L’antisémitisme est-il soluble dans le racisme? La question fait débat alors que s’ouvrent au parlement bruxellois les Assises contre le racisme, comme en témoigne une carte blanche, publiée sur notre site, de la députée MR Viviane Teitelbaum, qui regrette le refus de nommer explicitement la lutte contre l’antisémitisme aux côtés du racisme.

Mais il est une autre question peut-être plus polémique encore, et qui divise jusqu’au sein de la communauté juive: celle de l’antisémitisme et de l’antisionisme.
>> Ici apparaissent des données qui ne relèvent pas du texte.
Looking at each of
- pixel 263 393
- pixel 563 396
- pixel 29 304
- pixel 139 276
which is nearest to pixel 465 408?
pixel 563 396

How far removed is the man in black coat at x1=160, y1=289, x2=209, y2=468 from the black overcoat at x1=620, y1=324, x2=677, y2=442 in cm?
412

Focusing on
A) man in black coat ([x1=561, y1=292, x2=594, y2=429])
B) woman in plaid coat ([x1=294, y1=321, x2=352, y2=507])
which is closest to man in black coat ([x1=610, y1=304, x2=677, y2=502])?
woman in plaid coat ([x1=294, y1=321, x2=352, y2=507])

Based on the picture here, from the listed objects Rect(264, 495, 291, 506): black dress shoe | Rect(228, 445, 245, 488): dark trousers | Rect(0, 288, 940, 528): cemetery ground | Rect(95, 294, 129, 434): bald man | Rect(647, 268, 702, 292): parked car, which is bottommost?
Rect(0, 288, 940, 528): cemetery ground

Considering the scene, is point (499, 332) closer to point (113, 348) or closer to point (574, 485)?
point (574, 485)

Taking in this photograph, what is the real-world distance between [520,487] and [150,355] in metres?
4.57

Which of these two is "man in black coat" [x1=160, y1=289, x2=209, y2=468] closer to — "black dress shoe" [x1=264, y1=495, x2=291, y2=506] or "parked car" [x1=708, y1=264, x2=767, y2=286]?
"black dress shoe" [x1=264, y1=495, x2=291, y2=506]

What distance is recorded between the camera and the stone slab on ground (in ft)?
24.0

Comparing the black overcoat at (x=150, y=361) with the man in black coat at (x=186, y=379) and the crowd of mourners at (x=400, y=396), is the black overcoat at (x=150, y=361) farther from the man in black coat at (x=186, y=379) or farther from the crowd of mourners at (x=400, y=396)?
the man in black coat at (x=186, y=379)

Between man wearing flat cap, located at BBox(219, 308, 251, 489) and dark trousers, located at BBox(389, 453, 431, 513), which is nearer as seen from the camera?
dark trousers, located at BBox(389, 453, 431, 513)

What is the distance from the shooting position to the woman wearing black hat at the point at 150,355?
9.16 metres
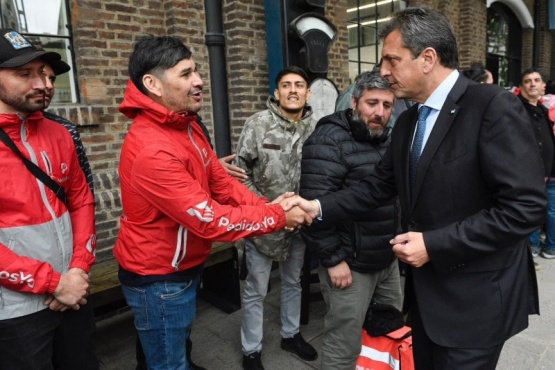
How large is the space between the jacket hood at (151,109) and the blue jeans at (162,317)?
80cm

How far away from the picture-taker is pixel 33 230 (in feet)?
6.21

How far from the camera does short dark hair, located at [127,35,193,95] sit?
202 cm

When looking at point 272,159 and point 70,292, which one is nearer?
point 70,292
Dans nos éditions du 9 mars, nous avons publié une interview de Vincent Engel, professeur de littérature à l’UCLouvain et juif de gauche, autour de son livre Le désir de mémoire. Il y expliquait que «l’antisémitisme, c’est un crime, comme le racisme; il y a des lois qui le sanctionnent», mais que «l’antisionisme, c’est une opinion politique; on a le droit d’être antisioniste comme on a le droit d’être antilibéral ou anticommuniste». Et de préciser que si certains utilisent l’antisionisme pour masquer l’antisémitisme, «ce n’est pas une raison suffisante pour que, si l’on a des reproches à faire à l’État d’Israël, on s’abstienne de le faire».

Le 3 avril, il précisait sa pensée dans une tribune titrée «Balance tes nuances», publiée sous la bannière du groupe de réflexion «Carta Academica», dont il est l’une des chevilles ouvrières.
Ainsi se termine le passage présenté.